And then he was there! She wasted no time punching in the code to lift the gate, getting in the car, and, settling back in the seat, finally breathing a sigh of relief. As they drove the mile back to her car, she told him about the noises and how spooky everything was. He was just as surprised to learn deer made such loud sounds and reassured her that he had prayed for her all his way there because he knew how spooky it would be for her.

Later, from the safety of her home, she contemplated her experience. She had prayed that God would keep her safe. And she had been safe. But would she have been safe even if she had not prayed? Probably. So where was God? He did not keep her from locking her key in her car. He had not flooded her with peace. He had not spoken reassuring words to her.

But He did…

… arrange for her sandals to be in her bag so she didn’t have to walk the mile barefooted.

… keep the rangers there long enough to give her the gate code

… prompt one ranger to take the time to share a video explaining the grunts

… show her the loyal support of her friends as they texted online

… gave her husband a job where family came first so he could easily get off to come rescue her

… keep her bladder quiet so she had no need to use a bathroom while she waited

“So,” she thought gratefully. “God was there all along.”

And then another thought hit her. “Oh no! How could I be so stupid! Stupid! Stupid! Stupid!”

When she had pulled her car key from her key ring that afternoon, she had taken her house key with her on the beach, locking her car key in the car. But it never dawned on her until just this moment that attached to her house key was the electronic key for her car! She had had a key to her car all along!

She didn’t know whether to cry, scream, or laugh! That was probably one of the stupidest things she had ever done. But God still loved her and was there for her anyway.

What would her husband say when she told him? Would he be upset having to take off work? For the needless trip? Maybe it’d be best not to tell him. No. She knew she had to tell him.
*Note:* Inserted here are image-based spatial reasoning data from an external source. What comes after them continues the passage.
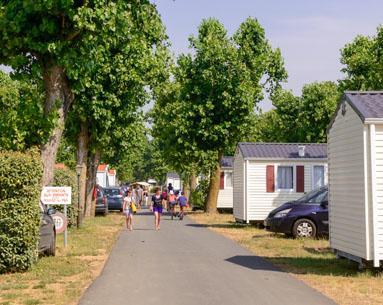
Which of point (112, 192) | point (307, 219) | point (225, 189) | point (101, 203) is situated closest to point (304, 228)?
point (307, 219)

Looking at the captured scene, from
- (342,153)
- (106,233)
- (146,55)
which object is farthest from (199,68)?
(342,153)

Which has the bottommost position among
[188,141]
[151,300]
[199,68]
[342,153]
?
[151,300]

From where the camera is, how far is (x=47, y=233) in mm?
14922

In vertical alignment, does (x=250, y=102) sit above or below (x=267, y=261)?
above

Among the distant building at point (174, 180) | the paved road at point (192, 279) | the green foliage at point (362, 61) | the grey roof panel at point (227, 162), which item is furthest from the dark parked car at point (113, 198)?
the distant building at point (174, 180)

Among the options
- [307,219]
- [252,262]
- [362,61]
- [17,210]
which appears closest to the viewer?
[17,210]

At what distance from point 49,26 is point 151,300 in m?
8.63

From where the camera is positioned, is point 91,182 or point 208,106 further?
point 208,106

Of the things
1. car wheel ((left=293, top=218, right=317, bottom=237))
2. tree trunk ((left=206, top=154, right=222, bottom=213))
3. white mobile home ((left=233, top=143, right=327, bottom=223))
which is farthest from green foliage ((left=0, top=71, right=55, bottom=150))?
tree trunk ((left=206, top=154, right=222, bottom=213))

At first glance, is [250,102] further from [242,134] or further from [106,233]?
[106,233]

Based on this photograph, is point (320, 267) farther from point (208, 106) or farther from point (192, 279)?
point (208, 106)

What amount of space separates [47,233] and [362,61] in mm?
31721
“Um, you know how I locked the car key in my car and took my house key with me down to the beach?” she began.

“Yes,” he answered.

“So… attached to that house key was my electronic key…”

“So you had a key all the time?” he asked, eyebrows raised.

“Yes,” she admitted, waiting for his reaction.

And then he laughed. “That’s funny!” he said.

“But I feel so stupid.”

“It was just a mistake. I bet God is laughing too!” he said.

Tears filled her eyes as she received his warm supportive words. “He’s not mad. He doesn’t think I’m stupid. Maybe God doesn’t think I’m stupid either. Maybe He let it happen because of everything He knew He could teach me through it.”

“Yes, My daughter. You don’t always have to feel Me or hear Me to know I am with you. It’s a fact, not a feeling. I let you go through this because you needed to be reminded. Walking through the foggy darkness, thinking something is out to get you, is a lot like how you feel navigating insurance and contractors. No matter how stupid you feel about some of the things you decide, I work all things for your good. I could have just told you, and I’ve tried, but an experience like this shows you in a much more powerful, unforgettable way. And remember, just as you had the key all along, you have Me whether you realize it at the time or not.”

And she could feel His delighted laughter rising in her heart, filling her anew with His amazing love.